• What is asked
A. In the ESUL results section, what does the abbreviation AAE stand for?
B. Name every dataset the ESUL results section says the experiments were run on.
C. Copy the ESUL results section word for word, starting with "Figure 3 compares" and going on through "boosting deep learning.".

• Document segment
— BEGIN —

4.1. Results of ESUL
In this section, we aim to investigate the effectiveness of ESUL from a network science perspective. We utilize the framework of ESUL and compare CH3-L3 (the proposed topological link prediction-based regrown method) with randomly assigning new links (which is typical of SET [
9]). We run all the experiments with the default hyperparameter setting as shown in Suppl. Table 2, and conduct experiments on 5 datasets: MNIST, Fashion_MNIST, EMNIST using MLP and CIFAR10, CIFAR100 using VGG16. For the first 3 datasets, we adopt MLP with an architecture of 784-1000-1000-1000-10 (47 output neurons for EMNIST), while for VGG16, we replace the fully connected layers after the convolution layers with the sparse network and assign them a structure of 512-1000-1000-1000-10 (100 output neurons for CIFAR100).
Figure 3 compares the performance of CH3-L3 (ESUL) and random (SET) on the five datasets. The first row shows the accuracy curves of each algorithm and on the upper right corner of each panel, we mark the accuracy improvement at the 250
th epoch. The second row of
Figure 3 shows the Area Across the Epochs (AAE), which reflects the learning speed of each algorithm. The computation and explanation of AAE can be found in the supplementary material. Based on the results of the accuracy curve and AAE values, CH3-L3 (ESUL) outperforms random (SET) on all the datasets, demonstrating that the proposed epitopological learning method is effective in identifying lottery tickets, and CH theory is boosting deep learning.
Figure 4A provides evidence that the sparse network trained with ESUL can automatically percolate the network to a significantly smaller size and form a hyperbolic network with community organizations. The example network structure of MNIST dataset on MLP is presented, where each block shows a plain representation and a hyperbolic representation of each network at the initial (that is common) and the final epoch status (that is random (SET) or CH3-L3 (ESUL)). The ESUL block in
Figure 4A shows that each layer of the network has been percolated to a small size, especially the middle two hidden layers where the active neuron post-percolation rate (ANP) has been reduced to less than 20%. This indicates that the network trained by ESUL can achieve better performance with significantly fewer active neurons and that the size of the hidden layers can be automatically learned by the topological evolution of ESUL. ANP is particularly significant in deep learning because neural networks often have a large number of redundant neurons that do not contribute significantly to the model’s performance. ESUL can reduce the computational cost of training and inference, making the network more efficient and scalable. In addition, reducing the number of active neurons can also help to prevent overfitting and improve the generalization ability of the model which remarkably reduces the dimensionality of the embedding in the hidden layers.
Figure 3.
The comparison of CH3-L3 (ESUL) and random (SET). In the first row, we report the accuracy curves of CH3-L3 and random on 5 datasets and mark the increment at the 250th epoch on the upper right corner of each panel. The second row reports the value of area across the epochs (AAE) which indicates the learning speed of different algorithms corresponding to the upper ACC plot.
Figure 3.

— END —

• Questions about scene geometry
— BEGIN —

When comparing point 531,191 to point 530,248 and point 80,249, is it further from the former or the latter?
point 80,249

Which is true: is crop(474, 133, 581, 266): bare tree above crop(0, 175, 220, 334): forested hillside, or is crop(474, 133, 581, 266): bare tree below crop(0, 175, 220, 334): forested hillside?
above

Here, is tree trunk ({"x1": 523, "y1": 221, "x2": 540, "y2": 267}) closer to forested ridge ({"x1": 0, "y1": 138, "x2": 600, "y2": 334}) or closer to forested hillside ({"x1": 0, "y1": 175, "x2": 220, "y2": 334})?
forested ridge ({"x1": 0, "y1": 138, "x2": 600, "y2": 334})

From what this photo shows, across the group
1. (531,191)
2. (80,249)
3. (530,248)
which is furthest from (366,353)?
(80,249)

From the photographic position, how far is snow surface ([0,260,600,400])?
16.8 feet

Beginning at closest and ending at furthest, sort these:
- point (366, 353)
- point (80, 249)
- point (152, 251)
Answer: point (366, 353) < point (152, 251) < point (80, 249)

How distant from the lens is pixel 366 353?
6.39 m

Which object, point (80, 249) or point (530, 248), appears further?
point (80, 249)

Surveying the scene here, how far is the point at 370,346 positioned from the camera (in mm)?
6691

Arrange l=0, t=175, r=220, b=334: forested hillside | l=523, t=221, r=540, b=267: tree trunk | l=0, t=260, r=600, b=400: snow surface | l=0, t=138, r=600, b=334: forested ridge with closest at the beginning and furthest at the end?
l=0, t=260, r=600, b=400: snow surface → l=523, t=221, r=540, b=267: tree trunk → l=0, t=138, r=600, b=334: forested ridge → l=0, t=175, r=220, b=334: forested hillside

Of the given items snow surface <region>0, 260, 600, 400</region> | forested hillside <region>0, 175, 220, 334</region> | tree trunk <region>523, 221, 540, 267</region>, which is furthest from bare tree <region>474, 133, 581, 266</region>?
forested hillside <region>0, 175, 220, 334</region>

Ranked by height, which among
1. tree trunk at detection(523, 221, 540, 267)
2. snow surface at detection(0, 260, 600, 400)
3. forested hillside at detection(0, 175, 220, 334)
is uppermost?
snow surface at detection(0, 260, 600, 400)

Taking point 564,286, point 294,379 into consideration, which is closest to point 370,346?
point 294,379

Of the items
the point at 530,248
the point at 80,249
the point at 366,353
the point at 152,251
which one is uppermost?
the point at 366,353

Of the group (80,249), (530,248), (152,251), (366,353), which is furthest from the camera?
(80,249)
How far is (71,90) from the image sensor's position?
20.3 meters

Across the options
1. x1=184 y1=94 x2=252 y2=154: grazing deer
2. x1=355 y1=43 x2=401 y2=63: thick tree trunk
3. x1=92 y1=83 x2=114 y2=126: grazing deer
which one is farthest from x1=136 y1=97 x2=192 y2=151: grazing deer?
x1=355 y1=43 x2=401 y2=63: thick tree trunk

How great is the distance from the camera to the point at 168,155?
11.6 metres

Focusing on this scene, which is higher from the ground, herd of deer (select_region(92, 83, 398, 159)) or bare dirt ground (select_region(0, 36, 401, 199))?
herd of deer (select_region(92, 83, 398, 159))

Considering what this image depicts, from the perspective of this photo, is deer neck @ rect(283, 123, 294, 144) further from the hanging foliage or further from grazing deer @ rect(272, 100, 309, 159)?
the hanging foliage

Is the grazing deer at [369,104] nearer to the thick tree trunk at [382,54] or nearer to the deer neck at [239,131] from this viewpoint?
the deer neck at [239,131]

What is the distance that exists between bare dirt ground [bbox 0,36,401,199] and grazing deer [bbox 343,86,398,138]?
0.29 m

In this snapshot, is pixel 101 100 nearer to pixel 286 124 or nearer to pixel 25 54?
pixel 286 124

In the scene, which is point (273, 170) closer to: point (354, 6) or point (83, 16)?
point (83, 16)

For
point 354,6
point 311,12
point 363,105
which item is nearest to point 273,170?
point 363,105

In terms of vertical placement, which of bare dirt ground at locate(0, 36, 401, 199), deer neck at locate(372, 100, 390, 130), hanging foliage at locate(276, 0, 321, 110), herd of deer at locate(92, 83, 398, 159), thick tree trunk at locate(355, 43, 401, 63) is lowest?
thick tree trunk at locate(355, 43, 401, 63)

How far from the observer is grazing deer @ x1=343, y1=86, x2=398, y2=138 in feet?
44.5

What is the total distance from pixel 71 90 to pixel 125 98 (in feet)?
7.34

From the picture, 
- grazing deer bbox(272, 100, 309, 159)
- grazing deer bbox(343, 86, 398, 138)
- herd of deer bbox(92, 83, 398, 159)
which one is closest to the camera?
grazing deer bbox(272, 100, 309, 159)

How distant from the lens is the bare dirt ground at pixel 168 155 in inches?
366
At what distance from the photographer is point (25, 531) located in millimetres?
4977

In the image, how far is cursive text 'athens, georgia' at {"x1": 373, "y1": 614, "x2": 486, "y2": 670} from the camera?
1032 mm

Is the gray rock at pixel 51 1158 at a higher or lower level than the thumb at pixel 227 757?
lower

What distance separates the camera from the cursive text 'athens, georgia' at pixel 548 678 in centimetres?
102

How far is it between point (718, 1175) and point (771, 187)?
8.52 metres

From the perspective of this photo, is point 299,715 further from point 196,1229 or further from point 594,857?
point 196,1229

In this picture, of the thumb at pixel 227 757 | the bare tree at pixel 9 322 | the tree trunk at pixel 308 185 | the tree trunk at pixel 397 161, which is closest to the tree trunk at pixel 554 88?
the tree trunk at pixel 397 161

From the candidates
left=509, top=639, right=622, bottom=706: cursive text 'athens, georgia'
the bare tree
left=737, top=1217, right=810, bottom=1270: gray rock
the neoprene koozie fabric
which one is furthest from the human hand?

— END —

• Set of answers
A. Area Across the Epochs.

B. MNIST, Fashion_MNIST, EMNIST, CIFAR10, CIFAR100

C.
Figure 3 compares the performance of CH3-L3 (ESUL) and random (SET) on the five datasets. The first row shows the accuracy curves of each algorithm and on the upper right corner of each panel, we mark the accuracy improvement at the 250
th epoch. The second row of
Figure 3 shows the Area Across the Epochs (AAE), which reflects the learning speed of each algorithm. The computation and explanation of AAE can be found in the supplementary material. Based on the results of the accuracy curve and AAE values, CH3-L3 (ESUL) outperforms random (SET) on all the datasets, demonstrating that the proposed epitopological learning method is effective in identifying lottery tickets, and CH theory is boosting deep learning.